Governance: Publicly traded corporations have a board of directors and various executives who direct and manage the operation of the company. If board members or executives are underqualified, not diverse, overcompensated, have conflicts of interest, or are neglecting their fiduciary duties, investor value may be harmed, and the company may create legal liabilities. These are some governance issues:

• Executive compensation (CEO pay)

• Reporting and transparency

• Business ethics

• Board diversity

• Board oversight

• CEO / board chair split

• Shareholder right to nominate board candidates

• Stock buybacks

• Political spending and lobbying

• Unlimited and untraceable “dark money” given by corporations to influence elections

CAN’T I JUST STATE MY CASE TO THE BOARD OF DIRECTORS?

In short, yes. One way to make a statement is to vote your proxy. Another is to file or co-file a shareholder resolution. You can also attend the annual general meeting (AGM) where you may get a few minutes at the microphone. These few moments, in which you are speaking directly to management and the company’s board of directors, can be used to raise key—and sometimes unforgettable—points.

One memorable and dramatic statement occurred in 1992 at the AGM of Time Warner Corporation. There, the late actor Charlton Heston—a minor shareholder—took his turn at the open microphone, and before the assembled executives and shareholders, he read aloud the lyrics to the song “Cop Killer,” released on a Time Warner record label.

The song had already ignited robust social controversy, with critics including President George W. Bush, Tipper Gore, and police organizations across the country citing concerns that it promoted violence against police. The song’s writer, rapper Ice-T, defended the song as an anthem of protest against police brutality and denied that it posed any risk to law enforcement.
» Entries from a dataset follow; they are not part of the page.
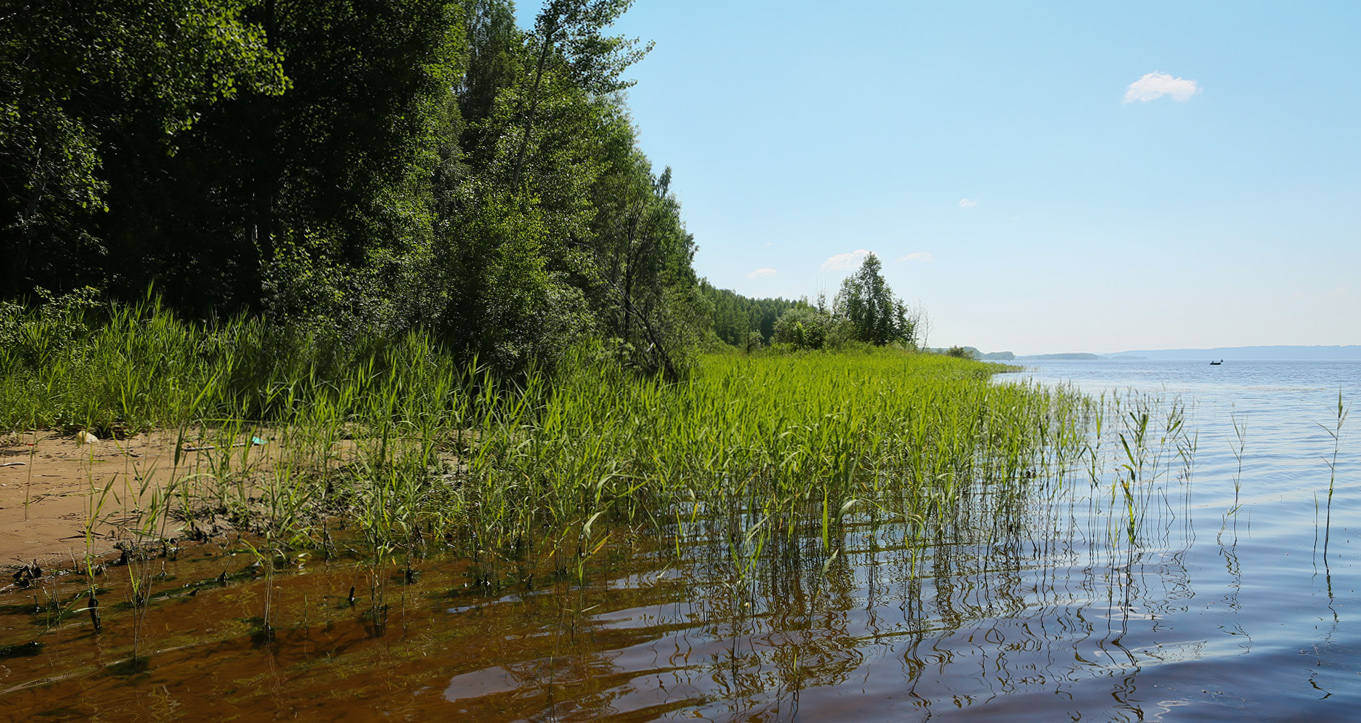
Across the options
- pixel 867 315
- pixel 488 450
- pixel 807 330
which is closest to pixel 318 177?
pixel 488 450

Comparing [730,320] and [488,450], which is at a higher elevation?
[730,320]

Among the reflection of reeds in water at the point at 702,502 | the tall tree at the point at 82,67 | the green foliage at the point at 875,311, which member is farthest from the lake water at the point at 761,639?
the green foliage at the point at 875,311

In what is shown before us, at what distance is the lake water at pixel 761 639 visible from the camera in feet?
9.23

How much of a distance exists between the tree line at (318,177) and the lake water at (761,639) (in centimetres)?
742

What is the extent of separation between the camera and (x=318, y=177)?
15234 mm

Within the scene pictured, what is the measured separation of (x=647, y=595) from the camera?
4039 mm

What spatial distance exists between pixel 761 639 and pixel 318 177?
16.2m

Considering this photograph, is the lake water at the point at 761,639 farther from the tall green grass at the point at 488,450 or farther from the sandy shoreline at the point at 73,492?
the sandy shoreline at the point at 73,492

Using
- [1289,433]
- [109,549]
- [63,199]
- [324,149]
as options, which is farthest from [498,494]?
[1289,433]

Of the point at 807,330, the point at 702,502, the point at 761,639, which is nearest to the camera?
the point at 761,639

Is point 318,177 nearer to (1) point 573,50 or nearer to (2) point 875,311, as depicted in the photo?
(1) point 573,50

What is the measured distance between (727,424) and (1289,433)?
45.4 ft

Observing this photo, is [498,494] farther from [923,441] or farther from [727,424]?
[923,441]

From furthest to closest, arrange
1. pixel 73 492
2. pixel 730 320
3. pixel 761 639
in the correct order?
pixel 730 320 → pixel 73 492 → pixel 761 639
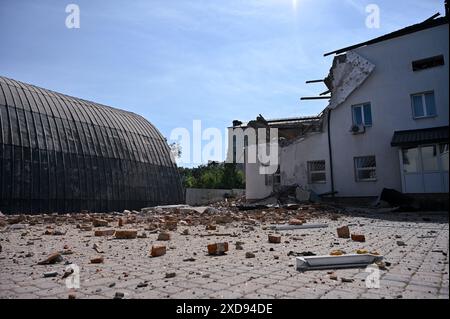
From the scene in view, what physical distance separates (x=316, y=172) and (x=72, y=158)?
600 inches

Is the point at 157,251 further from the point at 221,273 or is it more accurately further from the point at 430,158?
the point at 430,158

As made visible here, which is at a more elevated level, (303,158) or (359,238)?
(303,158)

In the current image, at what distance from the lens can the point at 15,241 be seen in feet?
22.8

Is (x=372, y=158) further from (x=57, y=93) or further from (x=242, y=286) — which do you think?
(x=57, y=93)

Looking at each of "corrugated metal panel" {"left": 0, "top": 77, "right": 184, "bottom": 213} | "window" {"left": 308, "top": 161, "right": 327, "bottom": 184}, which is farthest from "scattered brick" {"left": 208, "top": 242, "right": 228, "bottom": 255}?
"window" {"left": 308, "top": 161, "right": 327, "bottom": 184}

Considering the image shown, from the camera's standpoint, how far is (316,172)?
69.7 ft

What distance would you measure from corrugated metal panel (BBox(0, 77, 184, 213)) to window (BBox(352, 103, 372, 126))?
14572mm

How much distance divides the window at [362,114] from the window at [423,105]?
7.79ft

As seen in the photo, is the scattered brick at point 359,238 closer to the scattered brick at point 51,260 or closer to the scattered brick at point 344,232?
the scattered brick at point 344,232

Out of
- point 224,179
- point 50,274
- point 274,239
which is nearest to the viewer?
point 50,274

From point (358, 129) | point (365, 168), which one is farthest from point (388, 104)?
point (365, 168)

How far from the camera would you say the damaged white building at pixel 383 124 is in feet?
55.3

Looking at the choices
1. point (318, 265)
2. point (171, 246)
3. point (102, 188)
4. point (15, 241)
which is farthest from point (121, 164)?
point (318, 265)

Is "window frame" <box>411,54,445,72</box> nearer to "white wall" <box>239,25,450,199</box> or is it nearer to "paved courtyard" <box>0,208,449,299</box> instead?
"white wall" <box>239,25,450,199</box>
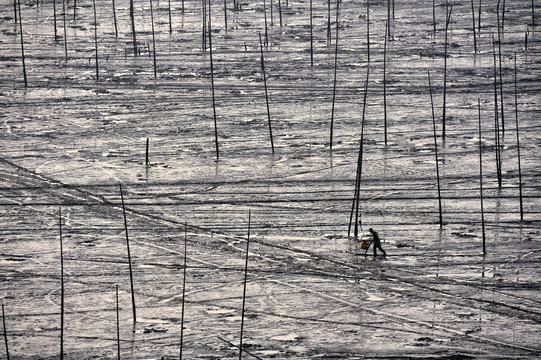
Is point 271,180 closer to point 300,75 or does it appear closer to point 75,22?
point 300,75

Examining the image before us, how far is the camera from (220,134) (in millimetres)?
34594

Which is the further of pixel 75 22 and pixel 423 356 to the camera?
pixel 75 22

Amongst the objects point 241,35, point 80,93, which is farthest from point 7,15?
point 80,93

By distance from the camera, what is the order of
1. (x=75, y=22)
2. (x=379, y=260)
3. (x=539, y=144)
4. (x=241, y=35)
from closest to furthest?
(x=379, y=260) < (x=539, y=144) < (x=241, y=35) < (x=75, y=22)

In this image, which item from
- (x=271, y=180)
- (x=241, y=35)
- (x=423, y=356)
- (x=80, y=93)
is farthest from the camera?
(x=241, y=35)

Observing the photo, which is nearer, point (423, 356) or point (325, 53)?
point (423, 356)

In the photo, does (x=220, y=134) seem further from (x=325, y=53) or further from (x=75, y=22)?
(x=75, y=22)

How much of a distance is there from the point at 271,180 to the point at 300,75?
42.5 feet

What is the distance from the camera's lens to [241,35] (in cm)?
4906

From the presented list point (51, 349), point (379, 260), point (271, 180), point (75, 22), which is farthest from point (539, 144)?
point (75, 22)

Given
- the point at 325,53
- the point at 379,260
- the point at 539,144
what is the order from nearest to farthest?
the point at 379,260, the point at 539,144, the point at 325,53

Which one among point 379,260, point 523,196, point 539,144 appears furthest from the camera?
point 539,144

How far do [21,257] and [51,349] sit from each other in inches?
207

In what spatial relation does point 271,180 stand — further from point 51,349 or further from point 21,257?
point 51,349
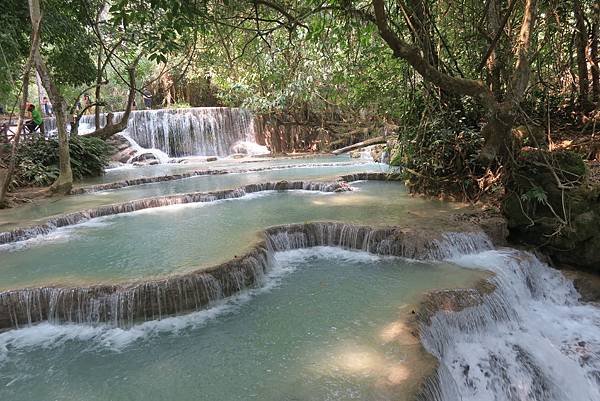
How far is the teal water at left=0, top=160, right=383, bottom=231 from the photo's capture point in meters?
8.02

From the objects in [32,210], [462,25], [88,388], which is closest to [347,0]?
[462,25]

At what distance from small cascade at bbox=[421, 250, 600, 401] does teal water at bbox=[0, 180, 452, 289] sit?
2045 millimetres

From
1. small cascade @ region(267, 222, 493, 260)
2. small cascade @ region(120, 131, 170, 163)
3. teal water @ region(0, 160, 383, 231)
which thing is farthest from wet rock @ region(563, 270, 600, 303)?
small cascade @ region(120, 131, 170, 163)

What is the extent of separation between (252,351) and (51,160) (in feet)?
35.6

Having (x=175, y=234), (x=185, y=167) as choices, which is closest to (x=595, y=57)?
(x=175, y=234)

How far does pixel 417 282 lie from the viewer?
5031mm

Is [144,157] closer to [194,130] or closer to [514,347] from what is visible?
[194,130]

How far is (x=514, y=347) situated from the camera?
433 centimetres

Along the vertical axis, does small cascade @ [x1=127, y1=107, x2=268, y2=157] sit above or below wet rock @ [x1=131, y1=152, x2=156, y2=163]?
above

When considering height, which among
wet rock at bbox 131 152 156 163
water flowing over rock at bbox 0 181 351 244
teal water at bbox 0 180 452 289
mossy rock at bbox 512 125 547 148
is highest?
mossy rock at bbox 512 125 547 148

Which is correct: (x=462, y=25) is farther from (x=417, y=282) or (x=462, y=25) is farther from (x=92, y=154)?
(x=92, y=154)

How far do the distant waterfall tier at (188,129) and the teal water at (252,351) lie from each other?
15.2 meters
It must be remembered that Heston portrayed Moses in Cecil B. DeMille’s 1956 blockbuster The Ten Commandments, and in one memorable scene he parted the Red Sea. Though not quite as dramatic, his performance before Time Warner shareholders generated its own divide—a cultural one about violence in the media. Gun rights advocates took one side. Civil libertarians squared off against them. The ultimate result wasn’t any dramatic change in Time Warner’s corporate culture, but it did bring into focus a significant social conflict that the company’s product had created.

In a more recent example, at the Walt Disney Company’s AGM in March 2015, Dr. Stan Glantz,28 the American Legacy Foundation Distinguished Professor of Tobacco Control at the University of California San Francisco, and Gina Intinarelli,29 Executive Director, Office of Population Health and Accountable Care at UCSF and a registered nurse, took the podium during a period allocated for public comment and delivered impassioned statements about the public health crisis that portraying images of smoking in youth-rated movies is causing, implicating all Hollywood studios.

They cited, among other evidence, published reports from the US Surgeon General and the Centers for Disease Control (CDC) that showed how Hollywood’s portrayal of smoking leads children to take up the habit and begin a life-long addiction, and that an R rating for all movies containing smoking imagery could save 1,000,000 lives.30, 31

Disney CEO and Board Chair Bob Iger was so moved by their comments that he announced from the podium that Disney would put an “ironclad policy in place” to remove all smoking for any films rated G, PG, or PG-13 that Disney produces.

The remarks made by Glantz and Itinarelli followed more than a decade of concerted effort on the part of a coalition of faith-based shareholders who had worked together to pressure Hollywood studios to stop showing images of smoking in youthrated movies. This coalition included Father Mike Crosby of the Midwest Capuchin Franciscans; Cathy Rowan, a Maryknoll lay missioner and Director of Socially Responsible Investments at Trinity Health, a Catholic health care system; and Thomas McCaney and Sister Nora Nash of the Sisters of St. Francis of Philadelphia, along with As You Sow.

These are, of course, dramatic moments, notable in part because they are relatively rare. Change often comes incrementally and often takes a coordinated campaign involving building a coalition of shareholders, the media, and consumer groups.